### Task prompt
Your reply should be the records below, duplicated exactly, with any picture removed.

### Dataset records
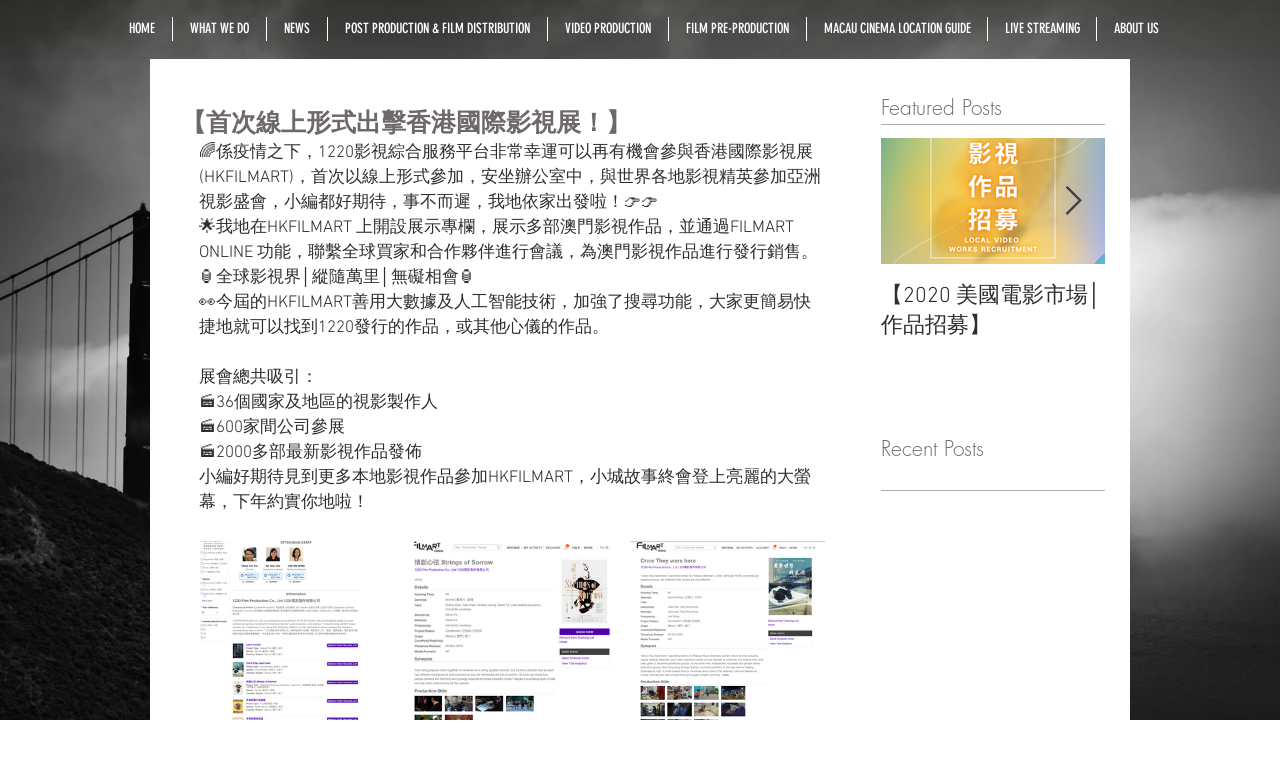

--- FILE ---
content_type: text/css; charset=utf-8
request_url: https://www.1220.com.mo/_serverless/pro-gallery-css-v4-server/layoutCss?ver=2&id=b0673-not-scoped&items=3181_1139_1169%7C3349_1022_943%7C3410_1070_1070%7C3660_1046_1061%7C3609_1061_923%7C3820_1071_1051%7C3447_1232_1335%7C3462_1599_1200%7C3371_1600_1200&container=566_626_979_720&options=gallerySizeType:px%7CenableInfiniteScroll:true%7CtitlePlacement:SHOW_ON_HOVER%7CgridStyle:1%7CimageMargin:20%7CgalleryLayout:2%7CisVertical:false%7CgallerySizePx:300%7CcubeRatio:1%7CcubeType:fill%7CgalleryThumbnailsAlignment:bottom%7CthumbnailSpacings:0
body_size: -181
content:
#pro-gallery-b0673-not-scoped [data-hook="item-container"][data-idx="0"].gallery-item-container{opacity: 1 !important;display: block !important;transition: opacity .2s ease !important;top: 0px !important;left: 0px !important;right: auto !important;height: 195px !important;width: 195px !important;} #pro-gallery-b0673-not-scoped [data-hook="item-container"][data-idx="0"] .gallery-item-common-info-outer{height: 100% !important;} #pro-gallery-b0673-not-scoped [data-hook="item-container"][data-idx="0"] .gallery-item-common-info{height: 100% !important;width: 100% !important;} #pro-gallery-b0673-not-scoped [data-hook="item-container"][data-idx="0"] .gallery-item-wrapper{width: 195px !important;height: 195px !important;margin: 0 !important;} #pro-gallery-b0673-not-scoped [data-hook="item-container"][data-idx="0"] .gallery-item-content{width: 195px !important;height: 195px !important;margin: 0px 0px !important;opacity: 1 !important;} #pro-gallery-b0673-not-scoped [data-hook="item-container"][data-idx="0"] .gallery-item-hover{width: 195px !important;height: 195px !important;opacity: 1 !important;} #pro-gallery-b0673-not-scoped [data-hook="item-container"][data-idx="0"] .item-hover-flex-container{width: 195px !important;height: 195px !important;margin: 0px 0px !important;opacity: 1 !important;} #pro-gallery-b0673-not-scoped [data-hook="item-container"][data-idx="0"] .gallery-item-wrapper img{width: 100% !important;height: 100% !important;opacity: 1 !important;} #pro-gallery-b0673-not-scoped [data-hook="item-container"][data-idx="1"].gallery-item-container{opacity: 1 !important;display: block !important;transition: opacity .2s ease !important;top: 0px !important;left: 215px !important;right: auto !important;height: 195px !important;width: 196px !important;} #pro-gallery-b0673-not-scoped [data-hook="item-container"][data-idx="1"] .gallery-item-common-info-outer{height: 100% !important;} #pro-gallery-b0673-not-scoped [data-hook="item-container"][data-idx="1"] .gallery-item-common-info{height: 100% !important;width: 100% !important;} #pro-gallery-b0673-not-scoped [data-hook="item-container"][data-idx="1"] .gallery-item-wrapper{width: 196px !important;height: 195px !important;margin: 0 !important;} #pro-gallery-b0673-not-scoped [data-hook="item-container"][data-idx="1"] .gallery-item-content{width: 196px !important;height: 195px !important;margin: 0px 0px !important;opacity: 1 !important;} #pro-gallery-b0673-not-scoped [data-hook="item-container"][data-idx="1"] .gallery-item-hover{width: 196px !important;height: 195px !important;opacity: 1 !important;} #pro-gallery-b0673-not-scoped [data-hook="item-container"][data-idx="1"] .item-hover-flex-container{width: 196px !important;height: 195px !important;margin: 0px 0px !important;opacity: 1 !important;} #pro-gallery-b0673-not-scoped [data-hook="item-container"][data-idx="1"] .gallery-item-wrapper img{width: 100% !important;height: 100% !important;opacity: 1 !important;} #pro-gallery-b0673-not-scoped [data-hook="item-container"][data-idx="2"].gallery-item-container{opacity: 1 !important;display: block !important;transition: opacity .2s ease !important;top: 0px !important;left: 431px !important;right: auto !important;height: 195px !important;width: 195px !important;} #pro-gallery-b0673-not-scoped [data-hook="item-container"][data-idx="2"] .gallery-item-common-info-outer{height: 100% !important;} #pro-gallery-b0673-not-scoped [data-hook="item-container"][data-idx="2"] .gallery-item-common-info{height: 100% !important;width: 100% !important;} #pro-gallery-b0673-not-scoped [data-hook="item-container"][data-idx="2"] .gallery-item-wrapper{width: 195px !important;height: 195px !important;margin: 0 !important;} #pro-gallery-b0673-not-scoped [data-hook="item-container"][data-idx="2"] .gallery-item-content{width: 195px !important;height: 195px !important;margin: 0px 0px !important;opacity: 1 !important;} #pro-gallery-b0673-not-scoped [data-hook="item-container"][data-idx="2"] .gallery-item-hover{width: 195px !important;height: 195px !important;opacity: 1 !important;} #pro-gallery-b0673-not-scoped [data-hook="item-container"][data-idx="2"] .item-hover-flex-container{width: 195px !important;height: 195px !important;margin: 0px 0px !important;opacity: 1 !important;} #pro-gallery-b0673-not-scoped [data-hook="item-container"][data-idx="2"] .gallery-item-wrapper img{width: 100% !important;height: 100% !important;opacity: 1 !important;} #pro-gallery-b0673-not-scoped [data-hook="item-container"][data-idx="3"].gallery-item-container{opacity: 1 !important;display: block !important;transition: opacity .2s ease !important;top: 215px !important;left: 0px !important;right: auto !important;height: 195px !important;width: 195px !important;} #pro-gallery-b0673-not-scoped [data-hook="item-container"][data-idx="3"] .gallery-item-common-info-outer{height: 100% !important;} #pro-gallery-b0673-not-scoped [data-hook="item-container"][data-idx="3"] .gallery-item-common-info{height: 100% !important;width: 100% !important;} #pro-gallery-b0673-not-scoped [data-hook="item-container"][data-idx="3"] .gallery-item-wrapper{width: 195px !important;height: 195px !important;margin: 0 !important;} #pro-gallery-b0673-not-scoped [data-hook="item-container"][data-idx="3"] .gallery-item-content{width: 195px !important;height: 195px !important;margin: 0px 0px !important;opacity: 1 !important;} #pro-gallery-b0673-not-scoped [data-hook="item-container"][data-idx="3"] .gallery-item-hover{width: 195px !important;height: 195px !important;opacity: 1 !important;} #pro-gallery-b0673-not-scoped [data-hook="item-container"][data-idx="3"] .item-hover-flex-container{width: 195px !important;height: 195px !important;margin: 0px 0px !important;opacity: 1 !important;} #pro-gallery-b0673-not-scoped [data-hook="item-container"][data-idx="3"] .gallery-item-wrapper img{width: 100% !important;height: 100% !important;opacity: 1 !important;} #pro-gallery-b0673-not-scoped [data-hook="item-container"][data-idx="4"]{display: none !important;} #pro-gallery-b0673-not-scoped [data-hook="item-container"][data-idx="5"]{display: none !important;} #pro-gallery-b0673-not-scoped [data-hook="item-container"][data-idx="6"]{display: none !important;} #pro-gallery-b0673-not-scoped [data-hook="item-container"][data-idx="7"]{display: none !important;} #pro-gallery-b0673-not-scoped [data-hook="item-container"][data-idx="8"]{display: none !important;} #pro-gallery-b0673-not-scoped .pro-gallery-prerender{height:625px !important;}#pro-gallery-b0673-not-scoped {height:625px !important; width:626px !important;}#pro-gallery-b0673-not-scoped .pro-gallery-margin-container {height:625px !important;}#pro-gallery-b0673-not-scoped .pro-gallery {height:625px !important; width:626px !important;}#pro-gallery-b0673-not-scoped .pro-gallery-parent-container {height:625px !important; width:646px !important;}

### Worked solution
--- FILE ---
content_type: text/css; charset=utf-8
request_url: https://www.1220.com.mo/_serverless/pro-gallery-css-v4-server/layoutCss?ver=2&id=b0673-not-scoped&items=3181_1139_1169%7C3349_1022_943%7C3410_1070_1070%7C3660_1046_1061%7C3609_1061_923%7C3820_1071_1051%7C3447_1232_1335%7C3462_1599_1200%7C3371_1600_1200&container=566_626_979_720&options=gallerySizeType:px%7CenableInfiniteScroll:true%7CtitlePlacement:SHOW_ON_HOVER%7CgridStyle:1%7CimageMargin:20%7CgalleryLayout:2%7CisVertical:false%7CgallerySizePx:300%7CcubeRatio:1%7CcubeType:fill%7CgalleryThumbnailsAlignment:bottom%7CthumbnailSpacings:0
body_size: -181
content:
#pro-gallery-b0673-not-scoped [data-hook="item-container"][data-idx="0"].gallery-item-container{opacity: 1 !important;display: block !important;transition: opacity .2s ease !important;top: 0px !important;left: 0px !important;right: auto !important;height: 195px !important;width: 195px !important;} #pro-gallery-b0673-not-scoped [data-hook="item-container"][data-idx="0"] .gallery-item-common-info-outer{height: 100% !important;} #pro-gallery-b0673-not-scoped [data-hook="item-container"][data-idx="0"] .gallery-item-common-info{height: 100% !important;width: 100% !important;} #pro-gallery-b0673-not-scoped [data-hook="item-container"][data-idx="0"] .gallery-item-wrapper{width: 195px !important;height: 195px !important;margin: 0 !important;} #pro-gallery-b0673-not-scoped [data-hook="item-container"][data-idx="0"] .gallery-item-content{width: 195px !important;height: 195px !important;margin: 0px 0px !important;opacity: 1 !important;} #pro-gallery-b0673-not-scoped [data-hook="item-container"][data-idx="0"] .gallery-item-hover{width: 195px !important;height: 195px !important;opacity: 1 !important;} #pro-gallery-b0673-not-scoped [data-hook="item-container"][data-idx="0"] .item-hover-flex-container{width: 195px !important;height: 195px !important;margin: 0px 0px !important;opacity: 1 !important;} #pro-gallery-b0673-not-scoped [data-hook="item-container"][data-idx="0"] .gallery-item-wrapper img{width: 100% !important;height: 100% !important;opacity: 1 !important;} #pro-gallery-b0673-not-scoped [data-hook="item-container"][data-idx="1"].gallery-item-container{opacity: 1 !important;display: block !important;transition: opacity .2s ease !important;top: 0px !important;left: 215px !important;right: auto !important;height: 195px !important;width: 196px !important;} #pro-gallery-b0673-not-scoped [data-hook="item-container"][data-idx="1"] .gallery-item-common-info-outer{height: 100% !important;} #pro-gallery-b0673-not-scoped [data-hook="item-container"][data-idx="1"] .gallery-item-common-info{height: 100% !important;width: 100% !important;} #pro-gallery-b0673-not-scoped [data-hook="item-container"][data-idx="1"] .gallery-item-wrapper{width: 196px !important;height: 195px !important;margin: 0 !important;} #pro-gallery-b0673-not-scoped [data-hook="item-container"][data-idx="1"] .gallery-item-content{width: 196px !important;height: 195px !important;margin: 0px 0px !important;opacity: 1 !important;} #pro-gallery-b0673-not-scoped [data-hook="item-container"][data-idx="1"] .gallery-item-hover{width: 196px !important;height: 195px !important;opacity: 1 !important;} #pro-gallery-b0673-not-scoped [data-hook="item-container"][data-idx="1"] .item-hover-flex-container{width: 196px !important;height: 195px !important;margin: 0px 0px !important;opacity: 1 !important;} #pro-gallery-b0673-not-scoped [data-hook="item-container"][data-idx="1"] .gallery-item-wrapper img{width: 100% !important;height: 100% !important;opacity: 1 !important;} #pro-gallery-b0673-not-scoped [data-hook="item-container"][data-idx="2"].gallery-item-container{opacity: 1 !important;display: block !important;transition: opacity .2s ease !important;top: 0px !important;left: 431px !important;right: auto !important;height: 195px !important;width: 195px !important;} #pro-gallery-b0673-not-scoped [data-hook="item-container"][data-idx="2"] .gallery-item-common-info-outer{height: 100% !important;} #pro-gallery-b0673-not-scoped [data-hook="item-container"][data-idx="2"] .gallery-item-common-info{height: 100% !important;width: 100% !important;} #pro-gallery-b0673-not-scoped [data-hook="item-container"][data-idx="2"] .gallery-item-wrapper{width: 195px !important;height: 195px !important;margin: 0 !important;} #pro-gallery-b0673-not-scoped [data-hook="item-container"][data-idx="2"] .gallery-item-content{width: 195px !important;height: 195px !important;margin: 0px 0px !important;opacity: 1 !important;} #pro-gallery-b0673-not-scoped [data-hook="item-container"][data-idx="2"] .gallery-item-hover{width: 195px !important;height: 195px !important;opacity: 1 !important;} #pro-gallery-b0673-not-scoped [data-hook="item-container"][data-idx="2"] .item-hover-flex-container{width: 195px !important;height: 195px !important;margin: 0px 0px !important;opacity: 1 !important;} #pro-gallery-b0673-not-scoped [data-hook="item-container"][data-idx="2"] .gallery-item-wrapper img{width: 100% !important;height: 100% !important;opacity: 1 !important;} #pro-gallery-b0673-not-scoped [data-hook="item-container"][data-idx="3"].gallery-item-container{opacity: 1 !important;display: block !important;transition: opacity .2s ease !important;top: 215px !important;left: 0px !important;right: auto !important;height: 195px !important;width: 195px !important;} #pro-gallery-b0673-not-scoped [data-hook="item-container"][data-idx="3"] .gallery-item-common-info-outer{height: 100% !important;} #pro-gallery-b0673-not-scoped [data-hook="item-container"][data-idx="3"] .gallery-item-common-info{height: 100% !important;width: 100% !important;} #pro-gallery-b0673-not-scoped [data-hook="item-container"][data-idx="3"] .gallery-item-wrapper{width: 195px !important;height: 195px !important;margin: 0 !important;} #pro-gallery-b0673-not-scoped [data-hook="item-container"][data-idx="3"] .gallery-item-content{width: 195px !important;height: 195px !important;margin: 0px 0px !important;opacity: 1 !important;} #pro-gallery-b0673-not-scoped [data-hook="item-container"][data-idx="3"] .gallery-item-hover{width: 195px !important;height: 195px !important;opacity: 1 !important;} #pro-gallery-b0673-not-scoped [data-hook="item-container"][data-idx="3"] .item-hover-flex-container{width: 195px !important;height: 195px !important;margin: 0px 0px !important;opacity: 1 !important;} #pro-gallery-b0673-not-scoped [data-hook="item-container"][data-idx="3"] .gallery-item-wrapper img{width: 100% !important;height: 100% !important;opacity: 1 !important;} #pro-gallery-b0673-not-scoped [data-hook="item-container"][data-idx="4"]{display: none !important;} #pro-gallery-b0673-not-scoped [data-hook="item-container"][data-idx="5"]{display: none !important;} #pro-gallery-b0673-not-scoped [data-hook="item-container"][data-idx="6"]{display: none !important;} #pro-gallery-b0673-not-scoped [data-hook="item-container"][data-idx="7"]{display: none !important;} #pro-gallery-b0673-not-scoped [data-hook="item-container"][data-idx="8"]{display: none !important;} #pro-gallery-b0673-not-scoped .pro-gallery-prerender{height:625px !important;}#pro-gallery-b0673-not-scoped {height:625px !important; width:626px !important;}#pro-gallery-b0673-not-scoped .pro-gallery-margin-container {height:625px !important;}#pro-gallery-b0673-not-scoped .pro-gallery {height:625px !important; width:626px !important;}#pro-gallery-b0673-not-scoped .pro-gallery-parent-container {height:625px !important; width:646px !important;}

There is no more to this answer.